Bütün bunların ardından da romancıya döner ve kurmacayı sanat olarak kabul ettirmek için esas anahtarın yazarın elinde bulunduğunu söyler. Yani değerli eserler yazmak için çok çalışmak gerektiğini söyler.

“Birinin zahmete girmeden, düşünmeden ya da sıkıntı çekmeden ürettiği şeyin okuyucuya herhangi bir zevk vereceğine inanması aşırı küstahlık değil midir?” diye sorar.

PARAYLA KİTAP BASTIRMAK

Metnin “EK” kısmındaysa yayıncılık meselesine girer Besant. Bazı yazarların kitaplarını bastırmak için yayıncılara para ödemelerini eleştirir. Bu çok anormaldir. Bir yazar binbir emek verip inşa ettiği kitabını yayıncıya verdiğinde, yayıncının buna karşılık ona telif ödemesi gerektiğini söyler.

Sonra eli yükseltir; yazdığınız şeyi ancak para ile bastırabiliyorsanız kötü bir şey yazmışsınız demektir, der ve sözlerini şöyle noktalar:

“Eseriniz kabul edilene kadar sebat edin ve asla, asla, ASLA bir romanı yayımlatmak için para ödemeyin.”

ROMANIN TEK DERDİ HAYAT VE İNSANDIR

Henry James’in kaleme aldığı ikinci metindeyse James, Besant’ın yaptığı konuşmaya binaen bir giriş yapar ve Besant’ın söylediklerine katkıda bulunmaya çalışarak şöyle der:

“İnsanların onu [romanı] ciddiye alması için önce kendini ciddiye almalıdır.”

Tabii ki bu “muzip” eserler kaleme alınmamalı, demek değildir. Aksi gibi, muzip eserleri bile ciddiyetle yazmak gerekir.

James’e göre bir romanın var olmasının tek nedeni onun hayatla kurduğu rekabet ilişkisidir. Yani romanın kendini “kabul ettirmek” için çabalaması ters bir etki yaratır ve onun kendini ciddiyetsiz ve aşağı gördüğü sonucunu doğurur. Romanın böyle bir kaygısı, böyle bir iddiası bile olmamalıdır. Onun tek derdi hayat ve insandır.

ROMAN KENDİ BAŞINA BİR CANLIDIR

Bunun nedeni de açıkça ortadadır. Roman her daim gerçeği arar, gerçeğe dair sorular sorar, çatışmalar yaratır. Yani bir romancının gerçekle kurduğu ilişkiyle bir tarihçinin gerçekle kurduğu ilişki arasında pek bir fark yoktur James’e göre.

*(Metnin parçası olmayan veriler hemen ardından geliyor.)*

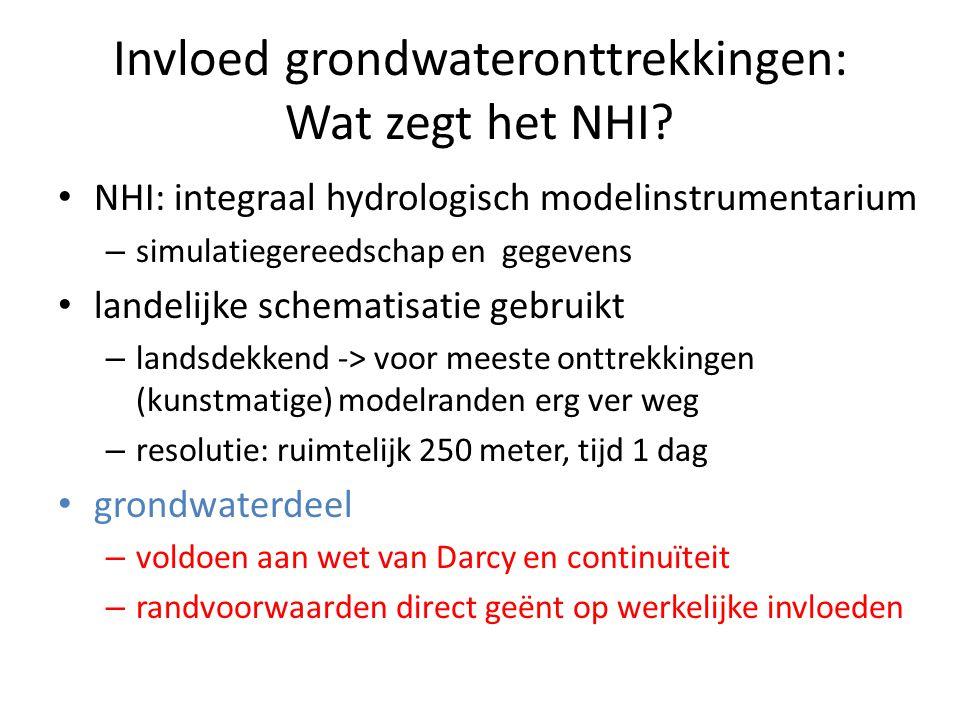 Invloed grondwateronttrekkingen: Wat zegt het NHI? NHI: integraal hydrologisch modelinstrumentarium – simulatiegereedschap en gegevens landelijke sche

Daha sonra eserlerin ne amaçla yazıldığına sıra gelir. Edebiyat ya eğlendirici ya öğretici olmalıdır, der James. Bu ayrımın silikleştiği, “öğretici olamayacak kadar anlamsız, eğlendirici olamayacak kadar ciddi” olunduğu durumlarda ise ciddi çelişkiler ortaya çıkar.

Elbette esas ayrım romanın iyi ya da kötü olmasıyla alakalıdır fakat “iyi romanın” kıstası görecelidir. Kimileri iyi romanı karakterlerin durumuyla ilişkilendirirken kimileri de mutlu sonla ilişkilendirebilir. James buna dair şöyle der:

“Birçok kişi için bir romanın sonu, iyi bir akşam yemeğinin sonu, tatlı ve buzlu yemek servisi gibidir ve kurmacadaki sanatçı hoş tatları yasaklayan işgüzar doktor olarak görülür.”

Son kertede James de tıpkı Besant gibi romanı olup bitmiş değil, kendi başına yaşayan ve okurla beraber anlam üreten bir canlı olarak görür. Bütün bunlar da romanın, daha genel anlamda kurmacanın önemini bizlere yeniden hatırlatır.